Artist's Statement

 
 
To find out more about Jennie Savage go to www.jenniesavage.co.uk
 
 
This project seeks to create a museum like experience on the street. The experience is framed by the young people who take part in the project and how they have represented their place through audio. The audio seeks to express aspects of their place at this moment in time (for them) using techniques such as interviewing, documentary, fiction, narrative, personal diary texts, voice over and field recordings. These six sets of recordings will play on a loop, and the viewer will walk through the transmissions. Each person will hear a unique combination of sounds. The street is an ever changing character in the museum and the viewer an unknown.
 
The street, the audio combination and the viewer are three sets of variables. The project is heard in the moment. That experience is a representation. The Museum of the Moment is the thing as opposed to a representation of the thing.
  
The role of museum institutions is to hold in store collections, archives and information for the public and to make those collections available to the public through exhibitions. In many ways, therefore, museums are guardians of our culture, our history and our collective understanding of who we are as a society.
 
Museums also represent is the colonial impulse to map, collect and order the world. To create micro versions of the world in which we, the viewer, presides god–like, reigning over time and place. This god–like reign speaks in the voice of a scientific paradigm, representing a class, a history and a gender. It frames a collective meta- narrative born out of C18th explorers, imperialism and colonisation.
 
Objects in museum collections play two parts, firstly they exist as ‘things’ to be regarded for their materiality or their aesthetic value and secondly they exist as signifiers for stories and cultures, like pieces in a jigsaw puzzle of how the world and history fit together.

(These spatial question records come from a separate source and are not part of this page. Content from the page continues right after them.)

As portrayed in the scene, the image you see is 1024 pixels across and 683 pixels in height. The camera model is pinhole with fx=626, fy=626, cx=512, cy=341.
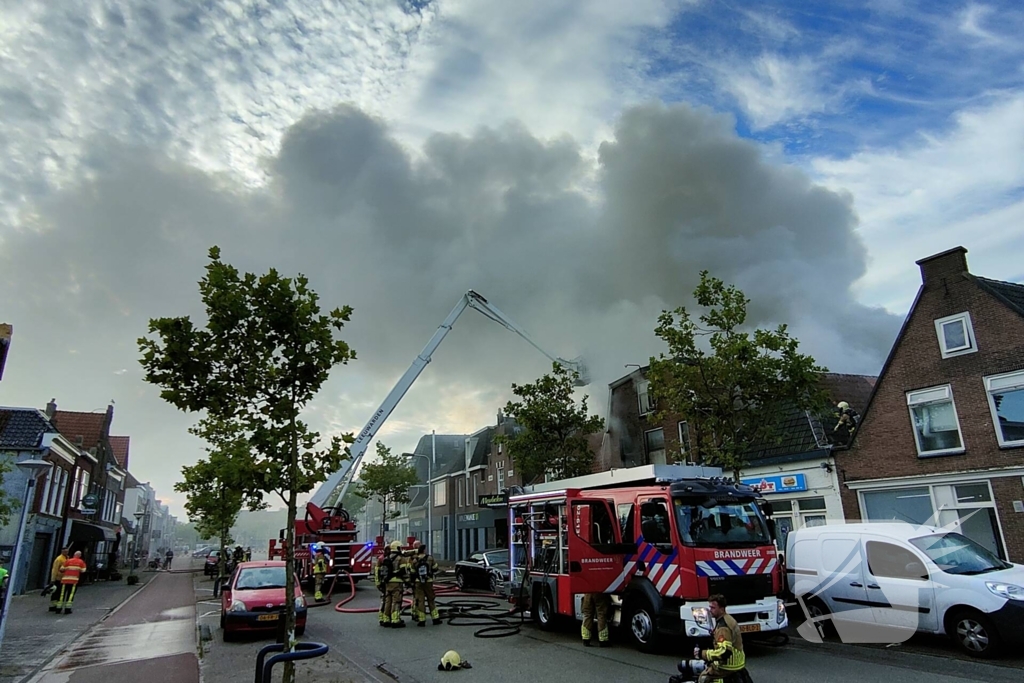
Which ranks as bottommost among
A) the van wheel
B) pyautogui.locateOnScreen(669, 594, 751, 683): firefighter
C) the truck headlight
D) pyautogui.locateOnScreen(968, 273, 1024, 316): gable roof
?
the van wheel

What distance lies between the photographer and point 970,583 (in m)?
8.68

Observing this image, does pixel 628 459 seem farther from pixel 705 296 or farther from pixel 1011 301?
pixel 1011 301

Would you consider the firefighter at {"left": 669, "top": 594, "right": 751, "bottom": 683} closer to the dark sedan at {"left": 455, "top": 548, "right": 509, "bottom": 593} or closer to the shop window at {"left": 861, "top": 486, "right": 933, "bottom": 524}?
the shop window at {"left": 861, "top": 486, "right": 933, "bottom": 524}

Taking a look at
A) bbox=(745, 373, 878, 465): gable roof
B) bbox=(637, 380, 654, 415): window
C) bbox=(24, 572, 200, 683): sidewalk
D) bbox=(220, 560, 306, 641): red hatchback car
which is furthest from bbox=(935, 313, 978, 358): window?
bbox=(24, 572, 200, 683): sidewalk

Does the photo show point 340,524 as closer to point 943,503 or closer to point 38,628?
point 38,628

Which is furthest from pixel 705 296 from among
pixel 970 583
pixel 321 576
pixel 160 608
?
pixel 160 608

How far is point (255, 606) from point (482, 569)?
10.2 metres

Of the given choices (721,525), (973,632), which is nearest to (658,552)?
(721,525)

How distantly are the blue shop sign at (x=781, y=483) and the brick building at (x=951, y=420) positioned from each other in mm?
1364

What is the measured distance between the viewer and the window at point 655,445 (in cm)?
2499

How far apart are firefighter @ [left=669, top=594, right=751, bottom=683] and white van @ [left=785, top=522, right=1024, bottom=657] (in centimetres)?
480

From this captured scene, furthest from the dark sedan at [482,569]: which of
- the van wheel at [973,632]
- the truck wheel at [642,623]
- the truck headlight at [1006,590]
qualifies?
the truck headlight at [1006,590]

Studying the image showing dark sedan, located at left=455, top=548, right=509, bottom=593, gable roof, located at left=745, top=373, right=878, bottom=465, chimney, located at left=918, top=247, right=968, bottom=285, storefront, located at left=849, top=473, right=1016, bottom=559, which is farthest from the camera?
dark sedan, located at left=455, top=548, right=509, bottom=593

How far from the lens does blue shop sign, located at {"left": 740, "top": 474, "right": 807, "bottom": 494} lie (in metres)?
18.5
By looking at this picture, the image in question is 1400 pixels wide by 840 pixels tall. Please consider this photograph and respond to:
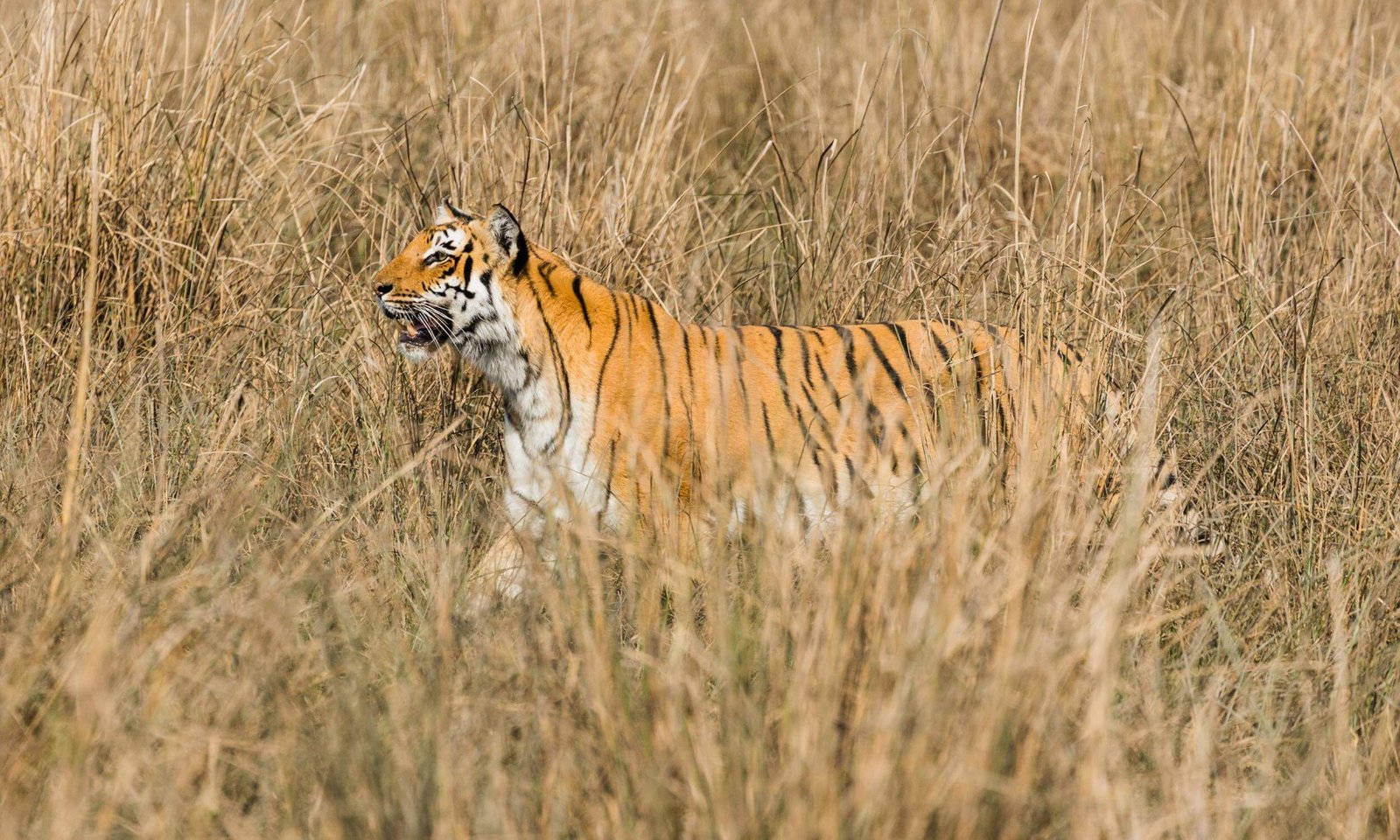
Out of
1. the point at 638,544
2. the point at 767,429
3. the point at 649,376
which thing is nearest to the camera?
the point at 638,544

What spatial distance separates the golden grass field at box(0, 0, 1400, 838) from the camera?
2.06 metres

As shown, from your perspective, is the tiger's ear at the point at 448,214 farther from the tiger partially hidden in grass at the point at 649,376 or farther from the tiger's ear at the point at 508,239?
the tiger's ear at the point at 508,239

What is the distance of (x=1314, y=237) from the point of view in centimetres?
467

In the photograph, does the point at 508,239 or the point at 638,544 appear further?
the point at 508,239

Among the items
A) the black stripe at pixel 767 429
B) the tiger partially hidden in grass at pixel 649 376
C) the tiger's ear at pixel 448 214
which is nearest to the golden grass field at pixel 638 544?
the tiger partially hidden in grass at pixel 649 376

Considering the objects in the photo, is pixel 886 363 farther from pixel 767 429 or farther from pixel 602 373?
pixel 602 373

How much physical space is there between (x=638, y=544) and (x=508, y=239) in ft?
3.25

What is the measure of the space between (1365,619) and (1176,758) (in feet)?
2.31

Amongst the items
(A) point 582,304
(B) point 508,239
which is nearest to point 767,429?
(A) point 582,304

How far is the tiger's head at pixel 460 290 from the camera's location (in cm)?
363

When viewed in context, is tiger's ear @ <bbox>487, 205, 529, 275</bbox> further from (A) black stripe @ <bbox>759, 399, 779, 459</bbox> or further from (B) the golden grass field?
(A) black stripe @ <bbox>759, 399, 779, 459</bbox>

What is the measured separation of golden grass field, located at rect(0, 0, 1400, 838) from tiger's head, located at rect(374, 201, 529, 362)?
0.84 ft

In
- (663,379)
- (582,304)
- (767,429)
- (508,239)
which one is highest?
(508,239)

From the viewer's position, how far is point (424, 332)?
3697mm
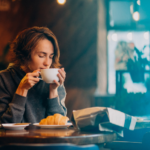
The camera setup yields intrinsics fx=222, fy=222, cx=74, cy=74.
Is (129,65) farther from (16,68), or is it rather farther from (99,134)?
(99,134)

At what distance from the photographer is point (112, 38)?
3.31 m

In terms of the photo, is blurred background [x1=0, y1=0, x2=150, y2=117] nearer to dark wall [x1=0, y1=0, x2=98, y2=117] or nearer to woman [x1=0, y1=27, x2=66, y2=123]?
dark wall [x1=0, y1=0, x2=98, y2=117]

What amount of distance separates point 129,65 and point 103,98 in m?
0.97

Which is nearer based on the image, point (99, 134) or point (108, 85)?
point (99, 134)

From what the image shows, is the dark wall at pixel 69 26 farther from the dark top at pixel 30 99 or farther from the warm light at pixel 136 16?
the dark top at pixel 30 99

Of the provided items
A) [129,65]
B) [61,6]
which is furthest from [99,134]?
[61,6]

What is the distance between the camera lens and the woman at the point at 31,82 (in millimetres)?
1161

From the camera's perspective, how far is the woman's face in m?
1.42

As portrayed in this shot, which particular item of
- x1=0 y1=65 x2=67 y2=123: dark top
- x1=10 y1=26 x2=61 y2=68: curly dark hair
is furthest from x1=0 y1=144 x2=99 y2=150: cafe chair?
x1=10 y1=26 x2=61 y2=68: curly dark hair

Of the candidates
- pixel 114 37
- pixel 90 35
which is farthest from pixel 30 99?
pixel 114 37

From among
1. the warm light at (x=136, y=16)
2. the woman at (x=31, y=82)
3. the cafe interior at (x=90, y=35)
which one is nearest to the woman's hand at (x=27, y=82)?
the woman at (x=31, y=82)

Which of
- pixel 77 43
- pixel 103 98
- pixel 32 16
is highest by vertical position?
pixel 32 16

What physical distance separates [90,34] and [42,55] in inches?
77.3

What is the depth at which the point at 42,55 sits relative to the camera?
4.68ft
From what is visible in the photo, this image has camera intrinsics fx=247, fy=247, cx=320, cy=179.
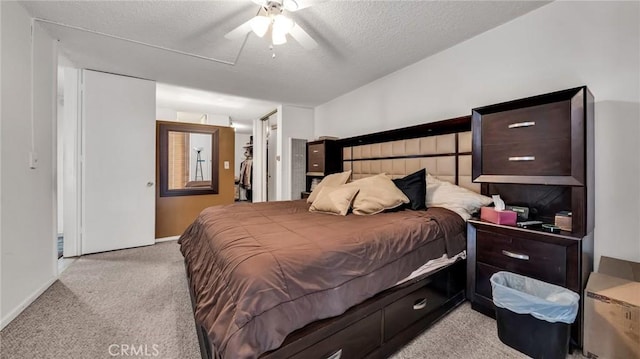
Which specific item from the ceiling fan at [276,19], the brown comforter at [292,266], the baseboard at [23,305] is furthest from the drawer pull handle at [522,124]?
the baseboard at [23,305]

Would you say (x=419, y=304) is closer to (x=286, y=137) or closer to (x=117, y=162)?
(x=286, y=137)

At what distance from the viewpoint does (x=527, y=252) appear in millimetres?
Answer: 1701

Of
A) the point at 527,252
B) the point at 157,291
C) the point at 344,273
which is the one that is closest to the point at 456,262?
the point at 527,252

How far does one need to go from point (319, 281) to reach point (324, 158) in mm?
3049

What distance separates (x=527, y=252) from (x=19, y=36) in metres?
4.28

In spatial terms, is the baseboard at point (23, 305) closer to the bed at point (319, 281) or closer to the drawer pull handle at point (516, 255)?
the bed at point (319, 281)

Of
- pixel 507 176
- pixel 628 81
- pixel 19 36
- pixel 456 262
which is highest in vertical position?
pixel 19 36

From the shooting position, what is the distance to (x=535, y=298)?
4.79 ft

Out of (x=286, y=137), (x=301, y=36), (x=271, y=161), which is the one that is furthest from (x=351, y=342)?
(x=271, y=161)

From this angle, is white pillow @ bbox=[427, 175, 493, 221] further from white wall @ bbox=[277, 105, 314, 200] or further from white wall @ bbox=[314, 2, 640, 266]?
white wall @ bbox=[277, 105, 314, 200]

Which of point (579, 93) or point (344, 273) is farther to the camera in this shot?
point (579, 93)

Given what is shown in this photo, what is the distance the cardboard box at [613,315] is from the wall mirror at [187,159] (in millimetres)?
4903

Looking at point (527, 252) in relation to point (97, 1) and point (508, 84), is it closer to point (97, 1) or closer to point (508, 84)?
point (508, 84)

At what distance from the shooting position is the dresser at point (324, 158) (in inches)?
163
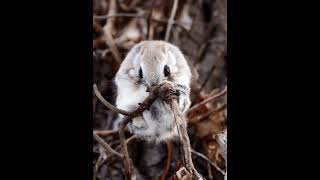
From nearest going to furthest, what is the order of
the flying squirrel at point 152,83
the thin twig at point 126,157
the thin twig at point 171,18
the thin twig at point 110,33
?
the flying squirrel at point 152,83, the thin twig at point 126,157, the thin twig at point 110,33, the thin twig at point 171,18

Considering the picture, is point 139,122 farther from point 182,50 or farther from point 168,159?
point 182,50

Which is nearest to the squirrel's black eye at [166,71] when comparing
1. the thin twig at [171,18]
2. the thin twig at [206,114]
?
the thin twig at [206,114]

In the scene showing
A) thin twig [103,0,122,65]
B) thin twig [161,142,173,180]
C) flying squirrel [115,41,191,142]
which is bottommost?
thin twig [161,142,173,180]

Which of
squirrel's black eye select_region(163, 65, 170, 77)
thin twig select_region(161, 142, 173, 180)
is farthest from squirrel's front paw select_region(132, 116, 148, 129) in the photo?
thin twig select_region(161, 142, 173, 180)

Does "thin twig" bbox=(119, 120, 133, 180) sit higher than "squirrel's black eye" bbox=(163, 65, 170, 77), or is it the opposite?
"squirrel's black eye" bbox=(163, 65, 170, 77)

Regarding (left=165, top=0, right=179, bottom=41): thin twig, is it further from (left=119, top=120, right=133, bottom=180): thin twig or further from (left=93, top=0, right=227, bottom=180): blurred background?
(left=119, top=120, right=133, bottom=180): thin twig

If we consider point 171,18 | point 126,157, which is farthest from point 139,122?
point 171,18

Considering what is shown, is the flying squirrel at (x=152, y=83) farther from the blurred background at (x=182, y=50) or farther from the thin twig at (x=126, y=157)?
the blurred background at (x=182, y=50)
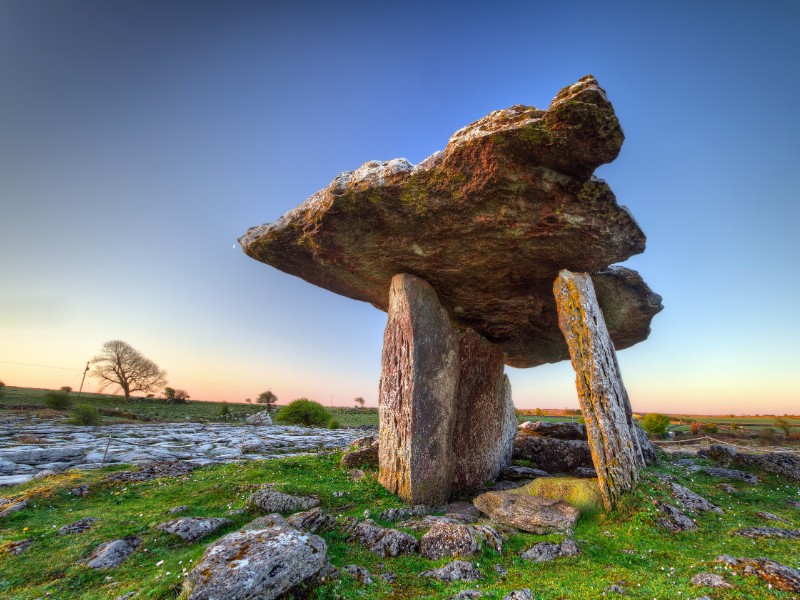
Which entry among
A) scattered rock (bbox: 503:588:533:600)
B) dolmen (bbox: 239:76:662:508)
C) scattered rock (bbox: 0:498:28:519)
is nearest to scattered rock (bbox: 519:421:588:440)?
dolmen (bbox: 239:76:662:508)

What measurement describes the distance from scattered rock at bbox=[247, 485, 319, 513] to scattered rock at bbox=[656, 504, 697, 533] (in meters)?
7.23

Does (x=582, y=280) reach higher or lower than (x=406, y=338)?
higher

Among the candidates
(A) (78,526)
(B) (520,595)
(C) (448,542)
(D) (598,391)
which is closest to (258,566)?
(B) (520,595)

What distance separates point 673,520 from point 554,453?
26.4ft

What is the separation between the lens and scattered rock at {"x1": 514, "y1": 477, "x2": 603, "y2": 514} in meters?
8.86

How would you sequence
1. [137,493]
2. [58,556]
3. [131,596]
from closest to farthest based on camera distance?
[131,596]
[58,556]
[137,493]

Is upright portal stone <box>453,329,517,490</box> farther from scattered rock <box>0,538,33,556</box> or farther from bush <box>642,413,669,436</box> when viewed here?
bush <box>642,413,669,436</box>

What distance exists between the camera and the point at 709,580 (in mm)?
4805

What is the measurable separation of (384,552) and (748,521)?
7.52 metres

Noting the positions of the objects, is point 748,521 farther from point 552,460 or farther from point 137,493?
point 137,493

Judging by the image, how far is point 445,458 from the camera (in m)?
10.8

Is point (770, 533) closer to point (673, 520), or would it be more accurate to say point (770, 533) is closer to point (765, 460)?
point (673, 520)

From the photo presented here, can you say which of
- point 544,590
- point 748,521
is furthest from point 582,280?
point 544,590

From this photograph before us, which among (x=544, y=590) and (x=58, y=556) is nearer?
(x=544, y=590)
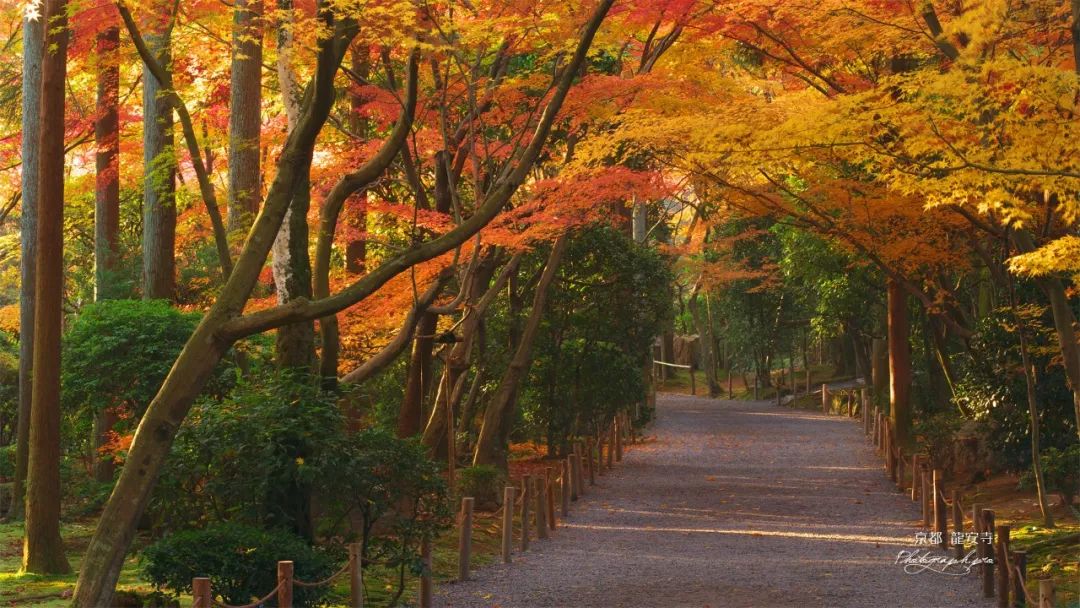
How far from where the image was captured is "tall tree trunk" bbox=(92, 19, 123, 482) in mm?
15539

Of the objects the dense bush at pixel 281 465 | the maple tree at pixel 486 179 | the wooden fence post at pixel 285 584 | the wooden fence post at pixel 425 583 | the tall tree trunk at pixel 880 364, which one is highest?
the maple tree at pixel 486 179

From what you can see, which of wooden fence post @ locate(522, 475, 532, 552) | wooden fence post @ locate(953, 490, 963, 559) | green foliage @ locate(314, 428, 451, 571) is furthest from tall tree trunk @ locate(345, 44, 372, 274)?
wooden fence post @ locate(953, 490, 963, 559)

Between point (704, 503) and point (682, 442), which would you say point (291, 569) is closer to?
point (704, 503)

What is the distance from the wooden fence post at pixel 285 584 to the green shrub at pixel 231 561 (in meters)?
0.72

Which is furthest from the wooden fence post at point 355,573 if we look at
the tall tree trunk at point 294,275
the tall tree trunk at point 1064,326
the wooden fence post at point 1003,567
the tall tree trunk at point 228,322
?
the tall tree trunk at point 1064,326

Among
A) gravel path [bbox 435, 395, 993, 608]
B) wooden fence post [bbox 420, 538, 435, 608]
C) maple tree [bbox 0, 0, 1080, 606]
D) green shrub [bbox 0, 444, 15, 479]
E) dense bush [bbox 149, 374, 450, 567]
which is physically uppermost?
maple tree [bbox 0, 0, 1080, 606]

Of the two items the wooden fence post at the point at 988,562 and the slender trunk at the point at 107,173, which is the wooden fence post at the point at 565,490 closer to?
the slender trunk at the point at 107,173

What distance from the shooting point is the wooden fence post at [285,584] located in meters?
7.71

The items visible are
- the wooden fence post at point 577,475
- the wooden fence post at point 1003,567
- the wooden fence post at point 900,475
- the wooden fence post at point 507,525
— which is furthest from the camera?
the wooden fence post at point 900,475

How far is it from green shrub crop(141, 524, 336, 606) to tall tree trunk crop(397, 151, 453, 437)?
701 cm

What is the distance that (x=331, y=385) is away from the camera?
33.4 feet

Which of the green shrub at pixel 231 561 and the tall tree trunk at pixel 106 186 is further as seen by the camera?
the tall tree trunk at pixel 106 186

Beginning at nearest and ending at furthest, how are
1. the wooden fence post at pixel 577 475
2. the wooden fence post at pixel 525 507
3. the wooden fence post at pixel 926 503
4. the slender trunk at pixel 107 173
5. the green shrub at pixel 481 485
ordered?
the wooden fence post at pixel 525 507
the wooden fence post at pixel 926 503
the slender trunk at pixel 107 173
the green shrub at pixel 481 485
the wooden fence post at pixel 577 475

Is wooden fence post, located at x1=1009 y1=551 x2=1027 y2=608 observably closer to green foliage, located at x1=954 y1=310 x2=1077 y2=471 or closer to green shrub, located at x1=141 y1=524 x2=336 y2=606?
green foliage, located at x1=954 y1=310 x2=1077 y2=471
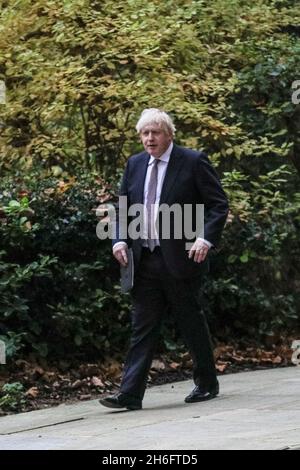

These stories are however told by the voice of science, of reason and history. The truths that the museum tells us are, therefore, the truths of a paradigm, according to a particular westernised world view.
 
The Museum of the Moment does not seek to offer a critique of museums. Instead it will deconstruct the museum and seek to re-negotiate, re-explore and construct new parameters imagining how a museum could be more reflexive and exist in the moment. This process will seek to transcribe the museum experience onto the street but also allow the transient, the momentary, the everyday, the unrecorded to appear in the museum.
 
Central themes common in museum experience are; walking or travelling, navigating space in relation to taxonomies. The mapping of temporal and geographical systems onto space. The organisation and signification of objects in relations to stories. Museum architecture as a legacy from the birth of capitalism. The importance of the gaze.
 
The Museum Of The Moment replaces museum architecture with the street and wireless headphones. This situation shifts the dynamic in the relationship between the viewer and the ‘subject’. The subject is no longer static, dead, it is ever changing, temporal, alive, impossible to predict or pin down. The headphones mark the viewer out as ‘tourist’, ‘voyeur’ and just as they regard the street and listen in on its culture, the street will be watching them.
 
The gaze and the way in which the viewer looks at the place will be the same gaze we use to regard a collection at the museum. However at the Museum of the Moment the viewer is looking at real life, a constant rolling, changing and unpredictable scene. The audio voice over creates a framework for the viewer to experience the street. The museum is never narrating a definitive scene. The identity politic of the viewer is as variable as the narration by the young people and the events happening on the street. These three factors are shifting and changing creating a unique experience in the moment for each viewer.
 
During the making of The Museum Of The Moment the young people were invited to take part in a series of workshops and events which encouraged them to explore their relationship to place, their local knowledge of place and their biography through place. The process invited them to explore their world and show it to other people. These processes make visible this ‘meta tagging’ inviting the young people to tie memories, associations, feelings and ideas to specific places. In exploring sites in this way the young people show us their city, they also, self – consciously, represent themselves. However, like the city the young people are in an acute moment of change themselves and the thoughts experiences and ideas they articulate are an expression of that personal shift from childhood to adulthood. The way they see their place now is quickly over written with, not just new experiences, but new perspectives on the world.
 
Unlike the museum institution it is the young people who led on the construction of the content, who decided what goes in the museum and how they would like to show themselves and their place to the outside world. The workshops put in place a framework which encouraged them to take the lead on what goes in the museum. They could have decided that it should all be based on fictional characters. In the end their museum is documentary based and consists of interviews.  What is subverted, however, is the way in which the material is collected and mediated. The Museum of the Moment is about mediating the voices of the young people creating situations which enable them to express themselves and a space for people to hear their voices.